-- start of The data --

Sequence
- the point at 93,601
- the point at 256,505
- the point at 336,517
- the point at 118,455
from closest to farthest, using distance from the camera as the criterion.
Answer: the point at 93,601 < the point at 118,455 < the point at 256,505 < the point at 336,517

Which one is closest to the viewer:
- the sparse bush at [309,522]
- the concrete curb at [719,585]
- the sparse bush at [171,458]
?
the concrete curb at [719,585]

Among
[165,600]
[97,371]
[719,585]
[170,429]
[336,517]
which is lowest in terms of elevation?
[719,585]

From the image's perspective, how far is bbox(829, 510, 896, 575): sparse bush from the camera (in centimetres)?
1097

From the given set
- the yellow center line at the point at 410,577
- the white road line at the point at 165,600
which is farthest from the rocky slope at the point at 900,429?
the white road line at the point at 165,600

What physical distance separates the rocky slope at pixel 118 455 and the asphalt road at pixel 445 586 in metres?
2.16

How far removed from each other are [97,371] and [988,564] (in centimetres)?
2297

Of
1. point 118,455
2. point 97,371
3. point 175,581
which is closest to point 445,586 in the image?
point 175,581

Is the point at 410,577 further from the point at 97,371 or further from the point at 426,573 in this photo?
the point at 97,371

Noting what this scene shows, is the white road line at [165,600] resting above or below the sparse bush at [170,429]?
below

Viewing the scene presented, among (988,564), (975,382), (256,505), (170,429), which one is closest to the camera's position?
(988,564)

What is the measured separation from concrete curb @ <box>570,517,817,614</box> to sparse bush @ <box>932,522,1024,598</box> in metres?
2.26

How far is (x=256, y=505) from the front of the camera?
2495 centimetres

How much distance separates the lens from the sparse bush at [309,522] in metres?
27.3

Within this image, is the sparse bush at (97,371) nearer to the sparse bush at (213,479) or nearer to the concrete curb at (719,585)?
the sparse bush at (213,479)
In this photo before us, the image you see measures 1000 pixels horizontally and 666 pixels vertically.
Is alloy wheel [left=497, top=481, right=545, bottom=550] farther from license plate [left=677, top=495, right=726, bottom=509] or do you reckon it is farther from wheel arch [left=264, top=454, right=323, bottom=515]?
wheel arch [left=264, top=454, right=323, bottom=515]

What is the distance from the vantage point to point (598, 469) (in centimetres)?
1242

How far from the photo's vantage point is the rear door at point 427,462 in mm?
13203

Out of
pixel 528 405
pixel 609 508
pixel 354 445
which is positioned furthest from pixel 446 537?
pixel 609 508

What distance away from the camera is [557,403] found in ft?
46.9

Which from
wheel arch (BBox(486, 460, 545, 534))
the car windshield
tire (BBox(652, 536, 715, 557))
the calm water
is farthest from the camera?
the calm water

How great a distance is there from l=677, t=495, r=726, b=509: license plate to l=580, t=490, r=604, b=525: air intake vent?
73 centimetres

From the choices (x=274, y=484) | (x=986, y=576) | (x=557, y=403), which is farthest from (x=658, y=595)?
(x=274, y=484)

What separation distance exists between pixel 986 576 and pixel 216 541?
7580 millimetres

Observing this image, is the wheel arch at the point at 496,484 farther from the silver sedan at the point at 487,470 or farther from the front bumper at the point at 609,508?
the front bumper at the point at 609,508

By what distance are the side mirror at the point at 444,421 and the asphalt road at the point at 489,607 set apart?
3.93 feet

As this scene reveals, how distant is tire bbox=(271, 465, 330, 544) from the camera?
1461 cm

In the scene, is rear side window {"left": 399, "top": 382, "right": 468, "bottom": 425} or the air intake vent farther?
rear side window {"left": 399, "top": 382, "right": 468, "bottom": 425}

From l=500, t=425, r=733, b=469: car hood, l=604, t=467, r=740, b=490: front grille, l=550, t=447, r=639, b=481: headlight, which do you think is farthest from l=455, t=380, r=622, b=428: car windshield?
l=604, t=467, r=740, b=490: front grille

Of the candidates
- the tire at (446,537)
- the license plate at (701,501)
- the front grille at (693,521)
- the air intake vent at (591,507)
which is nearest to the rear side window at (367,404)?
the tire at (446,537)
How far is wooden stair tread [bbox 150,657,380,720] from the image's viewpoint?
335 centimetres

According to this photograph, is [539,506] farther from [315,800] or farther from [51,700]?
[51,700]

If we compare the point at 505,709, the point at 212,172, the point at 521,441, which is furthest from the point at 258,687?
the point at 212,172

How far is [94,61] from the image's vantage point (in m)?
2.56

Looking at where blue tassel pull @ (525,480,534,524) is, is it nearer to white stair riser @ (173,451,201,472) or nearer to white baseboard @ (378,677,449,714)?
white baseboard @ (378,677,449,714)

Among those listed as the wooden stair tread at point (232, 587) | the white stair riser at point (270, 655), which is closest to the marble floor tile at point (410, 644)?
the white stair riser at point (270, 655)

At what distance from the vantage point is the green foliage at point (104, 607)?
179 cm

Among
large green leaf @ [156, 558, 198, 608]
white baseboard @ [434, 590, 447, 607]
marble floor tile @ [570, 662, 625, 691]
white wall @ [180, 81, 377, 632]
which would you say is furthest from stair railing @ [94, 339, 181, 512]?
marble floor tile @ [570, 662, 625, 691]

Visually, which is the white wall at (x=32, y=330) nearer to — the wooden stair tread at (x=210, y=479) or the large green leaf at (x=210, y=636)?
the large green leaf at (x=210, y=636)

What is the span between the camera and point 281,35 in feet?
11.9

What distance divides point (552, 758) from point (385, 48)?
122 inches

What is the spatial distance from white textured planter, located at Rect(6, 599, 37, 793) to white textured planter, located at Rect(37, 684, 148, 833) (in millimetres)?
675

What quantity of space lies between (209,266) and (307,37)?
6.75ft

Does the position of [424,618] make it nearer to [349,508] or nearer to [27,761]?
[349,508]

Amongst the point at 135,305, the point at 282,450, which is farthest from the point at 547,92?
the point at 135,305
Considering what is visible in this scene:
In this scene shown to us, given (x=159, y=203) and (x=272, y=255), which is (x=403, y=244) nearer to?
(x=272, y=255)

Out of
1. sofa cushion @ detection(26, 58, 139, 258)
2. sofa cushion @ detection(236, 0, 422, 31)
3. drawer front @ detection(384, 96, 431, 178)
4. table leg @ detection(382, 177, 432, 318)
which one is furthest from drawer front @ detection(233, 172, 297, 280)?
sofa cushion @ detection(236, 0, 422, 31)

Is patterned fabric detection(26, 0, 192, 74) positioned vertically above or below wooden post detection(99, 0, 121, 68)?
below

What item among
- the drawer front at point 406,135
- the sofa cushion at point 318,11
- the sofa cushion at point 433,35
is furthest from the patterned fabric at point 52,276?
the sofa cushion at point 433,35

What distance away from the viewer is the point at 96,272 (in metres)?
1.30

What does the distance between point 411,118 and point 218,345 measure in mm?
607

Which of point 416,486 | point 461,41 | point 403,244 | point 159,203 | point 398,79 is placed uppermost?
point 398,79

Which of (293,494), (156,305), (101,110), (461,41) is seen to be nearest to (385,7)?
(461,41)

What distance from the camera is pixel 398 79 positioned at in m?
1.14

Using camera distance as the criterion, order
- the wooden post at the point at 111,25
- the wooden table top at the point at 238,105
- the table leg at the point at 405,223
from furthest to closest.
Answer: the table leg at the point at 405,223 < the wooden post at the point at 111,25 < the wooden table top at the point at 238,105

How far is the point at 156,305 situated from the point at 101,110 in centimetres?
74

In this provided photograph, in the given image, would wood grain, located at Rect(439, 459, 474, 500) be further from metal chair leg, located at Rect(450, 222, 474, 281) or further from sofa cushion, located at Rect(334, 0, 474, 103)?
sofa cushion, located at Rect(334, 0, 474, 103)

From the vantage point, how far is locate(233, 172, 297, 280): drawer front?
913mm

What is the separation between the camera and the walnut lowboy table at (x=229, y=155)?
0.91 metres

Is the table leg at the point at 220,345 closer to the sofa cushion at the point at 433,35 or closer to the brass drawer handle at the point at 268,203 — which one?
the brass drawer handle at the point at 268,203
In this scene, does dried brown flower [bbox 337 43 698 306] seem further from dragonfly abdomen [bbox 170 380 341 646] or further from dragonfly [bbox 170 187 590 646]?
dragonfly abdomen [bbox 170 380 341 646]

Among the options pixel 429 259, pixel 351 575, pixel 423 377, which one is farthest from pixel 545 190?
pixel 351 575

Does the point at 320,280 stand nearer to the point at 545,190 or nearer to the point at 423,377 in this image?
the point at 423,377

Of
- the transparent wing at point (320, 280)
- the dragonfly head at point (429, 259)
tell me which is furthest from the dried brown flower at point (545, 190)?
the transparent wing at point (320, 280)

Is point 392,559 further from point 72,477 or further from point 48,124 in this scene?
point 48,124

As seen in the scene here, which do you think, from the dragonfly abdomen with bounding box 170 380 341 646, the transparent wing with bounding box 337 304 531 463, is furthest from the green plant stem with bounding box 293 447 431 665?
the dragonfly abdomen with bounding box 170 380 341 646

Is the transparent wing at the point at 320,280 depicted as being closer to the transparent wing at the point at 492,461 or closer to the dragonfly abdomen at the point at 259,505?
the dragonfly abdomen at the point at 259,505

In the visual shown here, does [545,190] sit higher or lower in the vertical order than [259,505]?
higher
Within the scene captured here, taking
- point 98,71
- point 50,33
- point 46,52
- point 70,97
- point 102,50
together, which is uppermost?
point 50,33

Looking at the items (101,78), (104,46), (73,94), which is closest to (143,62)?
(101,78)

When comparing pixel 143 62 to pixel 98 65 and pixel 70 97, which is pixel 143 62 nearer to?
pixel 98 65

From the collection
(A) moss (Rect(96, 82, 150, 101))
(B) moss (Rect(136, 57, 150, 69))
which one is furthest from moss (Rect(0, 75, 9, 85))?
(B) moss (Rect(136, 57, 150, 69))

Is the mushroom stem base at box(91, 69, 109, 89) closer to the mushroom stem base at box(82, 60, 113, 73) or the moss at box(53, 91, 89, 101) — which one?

-- end of The data --

* **What the task asks**
Extract every line of the records above that contains the string "dragonfly", and reproduce each such line unchanged.

* **Answer to the problem**
In this scene, does dried brown flower [bbox 337 43 698 306] seem further from dragonfly abdomen [bbox 170 380 341 646] or further from dragonfly [bbox 170 187 590 646]?
dragonfly abdomen [bbox 170 380 341 646]
- the dragonfly head at point (429, 259)
As seen in the scene here, which do you think, from the dragonfly abdomen with bounding box 170 380 341 646, the transparent wing with bounding box 337 304 531 463, is furthest from the green plant stem with bounding box 293 447 431 665?
the dragonfly abdomen with bounding box 170 380 341 646
Is the transparent wing at the point at 320,280 depicted as being closer to the transparent wing at the point at 492,461 or closer to the dragonfly abdomen at the point at 259,505?
the dragonfly abdomen at the point at 259,505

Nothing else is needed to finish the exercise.